■ Task instructions: Count the lines in the listing below that contain the word "section". Reply with the number only.

— start Supplied entries —

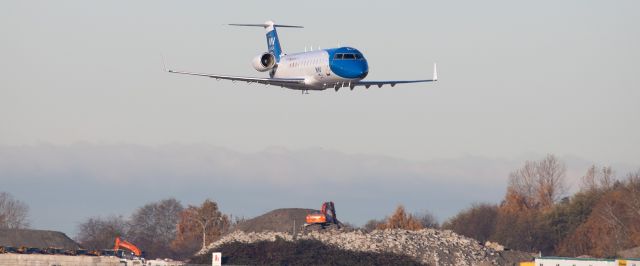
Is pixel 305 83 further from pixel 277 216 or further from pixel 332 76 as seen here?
pixel 277 216

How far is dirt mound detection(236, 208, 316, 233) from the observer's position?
116062mm

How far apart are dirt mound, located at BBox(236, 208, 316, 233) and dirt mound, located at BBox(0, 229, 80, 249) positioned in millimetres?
19636

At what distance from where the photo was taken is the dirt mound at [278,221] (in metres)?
116

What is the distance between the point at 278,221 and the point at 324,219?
6458 millimetres

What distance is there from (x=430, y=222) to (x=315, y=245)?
5754 centimetres

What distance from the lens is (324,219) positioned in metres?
112

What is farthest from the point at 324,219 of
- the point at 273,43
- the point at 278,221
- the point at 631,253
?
the point at 631,253

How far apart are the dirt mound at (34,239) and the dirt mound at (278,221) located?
1964cm

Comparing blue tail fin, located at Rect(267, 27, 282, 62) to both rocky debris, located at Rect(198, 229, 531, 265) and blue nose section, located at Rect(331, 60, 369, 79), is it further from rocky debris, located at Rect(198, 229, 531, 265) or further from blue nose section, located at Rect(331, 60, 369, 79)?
blue nose section, located at Rect(331, 60, 369, 79)

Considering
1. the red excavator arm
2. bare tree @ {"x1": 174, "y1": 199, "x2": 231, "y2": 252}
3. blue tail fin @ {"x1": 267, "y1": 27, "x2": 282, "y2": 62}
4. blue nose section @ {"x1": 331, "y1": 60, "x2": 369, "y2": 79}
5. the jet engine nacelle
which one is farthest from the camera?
bare tree @ {"x1": 174, "y1": 199, "x2": 231, "y2": 252}

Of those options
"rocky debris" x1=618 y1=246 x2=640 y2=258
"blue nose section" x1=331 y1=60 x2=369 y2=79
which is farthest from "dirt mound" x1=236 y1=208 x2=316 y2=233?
"blue nose section" x1=331 y1=60 x2=369 y2=79

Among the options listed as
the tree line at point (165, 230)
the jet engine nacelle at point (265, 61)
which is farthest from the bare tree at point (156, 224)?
the jet engine nacelle at point (265, 61)

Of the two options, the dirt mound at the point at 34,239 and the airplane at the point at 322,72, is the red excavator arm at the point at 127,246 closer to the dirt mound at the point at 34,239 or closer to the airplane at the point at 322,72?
the dirt mound at the point at 34,239

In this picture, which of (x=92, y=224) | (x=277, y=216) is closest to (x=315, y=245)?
(x=277, y=216)
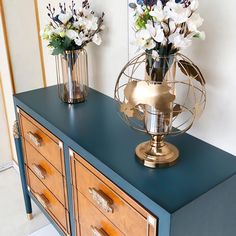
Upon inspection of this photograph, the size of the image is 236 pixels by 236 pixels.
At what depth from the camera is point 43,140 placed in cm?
138

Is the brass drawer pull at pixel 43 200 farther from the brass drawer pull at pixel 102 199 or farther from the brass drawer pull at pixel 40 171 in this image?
the brass drawer pull at pixel 102 199

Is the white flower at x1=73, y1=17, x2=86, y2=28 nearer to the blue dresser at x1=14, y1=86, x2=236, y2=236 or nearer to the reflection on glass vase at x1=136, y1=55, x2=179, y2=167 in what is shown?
the blue dresser at x1=14, y1=86, x2=236, y2=236

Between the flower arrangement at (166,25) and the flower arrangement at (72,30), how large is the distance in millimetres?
530

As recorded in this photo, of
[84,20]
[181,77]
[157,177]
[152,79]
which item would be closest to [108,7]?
[84,20]

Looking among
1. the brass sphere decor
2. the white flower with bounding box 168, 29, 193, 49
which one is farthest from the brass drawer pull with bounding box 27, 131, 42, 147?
the white flower with bounding box 168, 29, 193, 49

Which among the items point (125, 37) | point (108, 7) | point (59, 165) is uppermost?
point (108, 7)

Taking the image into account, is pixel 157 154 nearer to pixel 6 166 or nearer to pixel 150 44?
pixel 150 44

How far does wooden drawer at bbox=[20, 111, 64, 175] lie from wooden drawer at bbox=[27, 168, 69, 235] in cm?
21

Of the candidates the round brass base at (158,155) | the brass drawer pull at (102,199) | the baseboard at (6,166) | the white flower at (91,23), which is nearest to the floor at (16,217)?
the baseboard at (6,166)

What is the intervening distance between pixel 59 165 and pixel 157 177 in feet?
1.74

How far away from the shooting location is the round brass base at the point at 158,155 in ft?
3.12

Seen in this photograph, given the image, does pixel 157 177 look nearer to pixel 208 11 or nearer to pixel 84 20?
pixel 208 11

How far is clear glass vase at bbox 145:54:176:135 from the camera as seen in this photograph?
0.87m

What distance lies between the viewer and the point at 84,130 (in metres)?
1.19
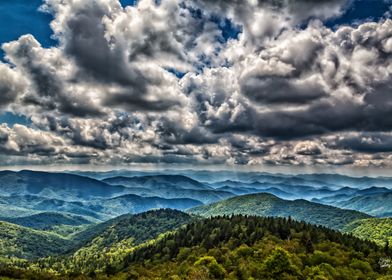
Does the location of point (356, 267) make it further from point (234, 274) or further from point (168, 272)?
point (168, 272)

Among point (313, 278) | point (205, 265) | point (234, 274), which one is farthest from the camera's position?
point (205, 265)

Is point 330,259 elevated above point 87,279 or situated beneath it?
elevated above

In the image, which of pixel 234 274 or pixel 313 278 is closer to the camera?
pixel 313 278

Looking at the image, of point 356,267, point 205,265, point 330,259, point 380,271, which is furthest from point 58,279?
point 380,271

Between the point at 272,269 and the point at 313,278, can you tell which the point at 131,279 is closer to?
the point at 272,269

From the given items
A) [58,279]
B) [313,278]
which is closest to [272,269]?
[313,278]

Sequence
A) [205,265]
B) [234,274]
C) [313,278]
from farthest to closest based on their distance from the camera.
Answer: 1. [205,265]
2. [234,274]
3. [313,278]

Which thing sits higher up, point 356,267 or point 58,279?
point 356,267

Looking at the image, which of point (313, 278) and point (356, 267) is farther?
point (356, 267)
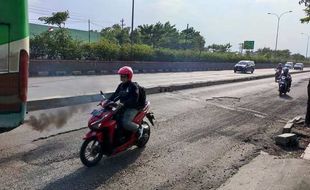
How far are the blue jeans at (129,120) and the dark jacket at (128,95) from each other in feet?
0.34

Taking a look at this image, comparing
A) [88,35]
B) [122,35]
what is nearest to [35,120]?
[88,35]

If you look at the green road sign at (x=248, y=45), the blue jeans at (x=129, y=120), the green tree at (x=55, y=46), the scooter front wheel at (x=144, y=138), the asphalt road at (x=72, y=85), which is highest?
the green road sign at (x=248, y=45)

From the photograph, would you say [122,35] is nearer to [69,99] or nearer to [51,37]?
[51,37]

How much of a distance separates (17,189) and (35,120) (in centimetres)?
500

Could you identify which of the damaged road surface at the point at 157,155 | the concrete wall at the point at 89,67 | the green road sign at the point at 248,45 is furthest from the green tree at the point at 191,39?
the damaged road surface at the point at 157,155

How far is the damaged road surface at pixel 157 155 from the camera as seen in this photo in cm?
626

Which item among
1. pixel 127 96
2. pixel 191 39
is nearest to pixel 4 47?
pixel 127 96

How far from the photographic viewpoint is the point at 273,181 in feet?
21.6

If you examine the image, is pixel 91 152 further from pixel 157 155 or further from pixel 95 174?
pixel 157 155

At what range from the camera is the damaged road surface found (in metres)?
6.26

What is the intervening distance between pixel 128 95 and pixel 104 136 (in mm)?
880

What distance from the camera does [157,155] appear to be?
789cm

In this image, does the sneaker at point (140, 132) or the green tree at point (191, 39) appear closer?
the sneaker at point (140, 132)

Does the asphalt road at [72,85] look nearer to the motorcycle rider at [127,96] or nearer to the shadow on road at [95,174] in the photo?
the motorcycle rider at [127,96]
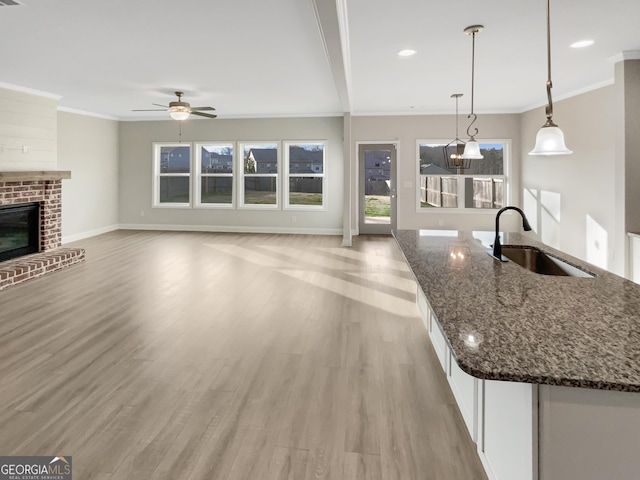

— end Supplied entries —

■ Completed task: 5